Charlie can also see briefly into the future, but this power appears to be entirely plot-dependent and therefore disappears when it’s no longer convenient for the plot. Once Andy and Charlie have been captured and the action moves into The Shop itself, the pace slows to a glacial crawl because the element of danger here is lost amid the experimentation. Part of the problem is that the film loses focus of its own strengths, chiefly the relationship between father and daughter, which provides the core of that first third. Keith and Barrymore have an easy filial chemistry and both convey the relative trauma of their situation with ease, particularly in those early scenes.
However, it’s never quite strong enough to power the film along when the two of them are apart. The stakes should feel high, the emotional torment of their separation should land a lot harder than it does, but instead the shady government agency side of the film takes over. Part of the problem with The Shop is that they are such a generic construction. Perhaps watching this in a post-The X Files context colours my opinion in this regard, but little work is done to dig deeper than the surface of who and what The Shop are.
The finale is a great example of how the central tension between emotional and schlocky never allows the film to work to its full potential.

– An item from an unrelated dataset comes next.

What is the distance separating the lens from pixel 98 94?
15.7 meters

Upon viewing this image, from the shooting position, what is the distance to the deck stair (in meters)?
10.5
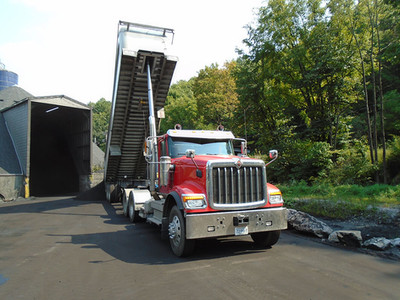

There is an emotional fallout from Charlie discovering that her friend, ‘John’, is not who he seems and the final consequences from the familial unit that Andy has been trying to keep together. There’s also a ludicrous amount of pyrotechnics where quite literally everything but Drew Barrymore is on fire. She even gets to twang someone into a tree with a flaming projectile. You can probably guess which of the two sides to the film Lester, he of Commando fame, succeeds with.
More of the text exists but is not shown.